◆ TEXTO DE ORIGEM:
***
Palavras simples costumam ter muito peso. Eu também digo a eles: "Vocês são responsáveis por suas vidas". Talvez seja óbvio, mas não se escuta isso com frequência. As pessoas carregam dentro de si a ferida de não terem sido ouvidas por si mesmas. A criança é um ser vivo que acompanhamos para o seu devir. Nunca se pode ter um devir sozinhos, sempre precisamos de alguém que nos revele para nós mesmos.
Qual é a pergunta mais relevante que os jovens lhe colocaram?
“Magda, como podemos trabalhar pela paz?”. Digo-lhes que preferimos culpar o outro pelas coisas em vez de amá-lo. É o vício de nossa época. A internet é sempre um processo aberto. Todos se dividem, porque todos criticam e sempre encontram no outro o que há de errado. Em vez de ver o que está certo. “Vocês todos não tem um olhar?”, respondo a esses jovens. Saibam que com esse olhar vocês pode matar, julgar e condenar. Eu digo a eles: olhando, às vezes, vocês humilharam. Vocês colocaram a violência de lado, deram força a alguém para continuar? Despertaram nele a beleza e o impulso para viver? Um simples olhar sobre um ser pode matar nele o gosto da vida. Um simples olhar pode salvá-lo. Nós revelamos o melhor e o pior do outro. Por que essa necessidade de julgar? Isso é trabalhar pela paz. Aqui está minha resposta.
***
◆ DADOS FORNECIDOS:
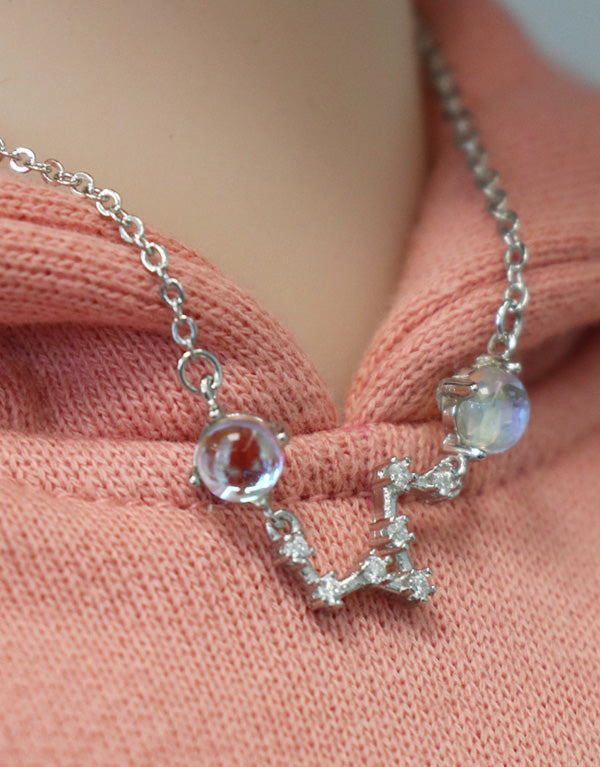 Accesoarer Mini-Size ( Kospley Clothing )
***
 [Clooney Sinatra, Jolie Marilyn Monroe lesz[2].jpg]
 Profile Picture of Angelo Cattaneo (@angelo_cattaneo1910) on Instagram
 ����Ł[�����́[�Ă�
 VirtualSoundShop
***
◆ PEDIDO:
Transcreva na íntegra o texto de origem apresentado acima, sem alterar nenhuma palavra nem pontuação.

◆ SOLUÇÃO PROPOSTA:
Palavras simples costumam ter muito peso. Eu também digo a eles: "Vocês são responsáveis por suas vidas". Talvez seja óbvio, mas não se escuta isso com frequência. As pessoas carregam dentro de si a ferida de não terem sido ouvidas por si mesmas. A criança é um ser vivo que acompanhamos para o seu devir. Nunca se pode ter um devir sozinhos, sempre precisamos de alguém que nos revele para nós mesmos.
Qual é a pergunta mais relevante que os jovens lhe colocaram?
“Magda, como podemos trabalhar pela paz?”. Digo-lhes que preferimos culpar o outro pelas coisas em vez de amá-lo. É o vício de nossa época. A internet é sempre um processo aberto. Todos se dividem, porque todos criticam e sempre encontram no outro o que há de errado. Em vez de ver o que está certo. “Vocês todos não tem um olhar?”, respondo a esses jovens. Saibam que com esse olhar vocês pode matar, julgar e condenar. Eu digo a eles: olhando, às vezes, vocês humilharam. Vocês colocaram a violência de lado, deram força a alguém para continuar? Despertaram nele a beleza e o impulso para viver? Um simples olhar sobre um ser pode matar nele o gosto da vida. Um simples olhar pode salvá-lo. Nós revelamos o melhor e o pior do outro. Por que essa necessidade de julgar? Isso é trabalhar pela paz. Aqui está minha resposta.